Reproduce the data below verbatim, keeping every line intact and in its original order.
···
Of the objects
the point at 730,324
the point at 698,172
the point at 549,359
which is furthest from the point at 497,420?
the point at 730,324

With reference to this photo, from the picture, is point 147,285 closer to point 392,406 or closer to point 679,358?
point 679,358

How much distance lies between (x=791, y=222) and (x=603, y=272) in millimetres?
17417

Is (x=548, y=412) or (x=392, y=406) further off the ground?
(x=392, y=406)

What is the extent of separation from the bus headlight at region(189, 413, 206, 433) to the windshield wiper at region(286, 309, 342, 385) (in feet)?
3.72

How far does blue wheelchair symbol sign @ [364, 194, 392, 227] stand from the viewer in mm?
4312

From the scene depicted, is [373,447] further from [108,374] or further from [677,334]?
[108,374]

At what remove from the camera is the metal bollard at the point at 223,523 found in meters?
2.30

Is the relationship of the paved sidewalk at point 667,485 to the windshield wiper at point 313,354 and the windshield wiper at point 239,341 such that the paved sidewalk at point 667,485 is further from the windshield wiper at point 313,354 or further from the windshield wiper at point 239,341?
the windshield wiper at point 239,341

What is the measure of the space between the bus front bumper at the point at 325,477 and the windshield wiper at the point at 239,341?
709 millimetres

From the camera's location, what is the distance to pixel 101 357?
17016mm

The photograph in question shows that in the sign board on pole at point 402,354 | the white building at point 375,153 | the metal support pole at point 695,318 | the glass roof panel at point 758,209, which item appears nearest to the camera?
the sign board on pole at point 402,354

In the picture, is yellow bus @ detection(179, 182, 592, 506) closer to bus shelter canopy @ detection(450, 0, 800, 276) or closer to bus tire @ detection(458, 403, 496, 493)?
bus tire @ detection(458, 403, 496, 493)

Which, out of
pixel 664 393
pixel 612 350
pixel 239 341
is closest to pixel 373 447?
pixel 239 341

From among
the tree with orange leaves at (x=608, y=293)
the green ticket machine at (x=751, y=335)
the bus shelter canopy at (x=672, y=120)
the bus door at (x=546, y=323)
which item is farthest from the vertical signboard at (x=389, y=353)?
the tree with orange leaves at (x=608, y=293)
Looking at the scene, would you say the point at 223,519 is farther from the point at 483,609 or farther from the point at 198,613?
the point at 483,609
···
[Output for this exercise]:
Of the objects
the point at 730,324
the point at 698,172
the point at 549,359
which is furthest from the point at 497,420?
the point at 730,324

With reference to this photo, from the picture, is point 147,285 closer to point 392,406 or closer to point 679,358?
point 679,358

How much distance lies between (x=791, y=222) and (x=603, y=272) in millimetres?
17417

Is (x=548, y=412) or (x=392, y=406) further off the ground?
(x=392, y=406)

What is the extent of separation from the bus headlight at region(189, 413, 206, 433) to the windshield wiper at region(286, 309, 342, 385) (in feet)?
3.72

How far does blue wheelchair symbol sign @ [364, 194, 392, 227] stand from the viewer in mm?
4312

From the scene depicted, is [373,447] further from [108,374] or further from [677,334]?
[108,374]

At what remove from the camera is the metal bollard at the point at 223,523 found in meters?
2.30

Is the relationship of the paved sidewalk at point 667,485 to the windshield wiper at point 313,354 and the windshield wiper at point 239,341 such that the paved sidewalk at point 667,485 is further from the windshield wiper at point 313,354 or further from the windshield wiper at point 239,341?
the windshield wiper at point 239,341

What is the measure of the space between the bus front bumper at the point at 325,477 and the windshield wiper at the point at 239,341?
709 millimetres

From the camera's location, what is the distance to pixel 101 357?
17016mm

The photograph in question shows that in the sign board on pole at point 402,354 | the white building at point 375,153 | the metal support pole at point 695,318 | the glass roof panel at point 758,209, which item appears nearest to the camera?
the sign board on pole at point 402,354

In the picture, is yellow bus @ detection(179, 182, 592, 506) closer to bus shelter canopy @ detection(450, 0, 800, 276) or closer to bus tire @ detection(458, 403, 496, 493)?
bus tire @ detection(458, 403, 496, 493)

Which, out of
pixel 664 393
pixel 612 350
pixel 239 341
is closest to pixel 373 447?
pixel 239 341

From among
the tree with orange leaves at (x=608, y=293)
the green ticket machine at (x=751, y=335)
the bus shelter canopy at (x=672, y=120)
the bus door at (x=546, y=323)
which item is farthest from the vertical signboard at (x=389, y=353)?
the tree with orange leaves at (x=608, y=293)
Looking at the scene, would you say the point at 223,519 is farther from the point at 483,609 or farther from the point at 198,613?
the point at 483,609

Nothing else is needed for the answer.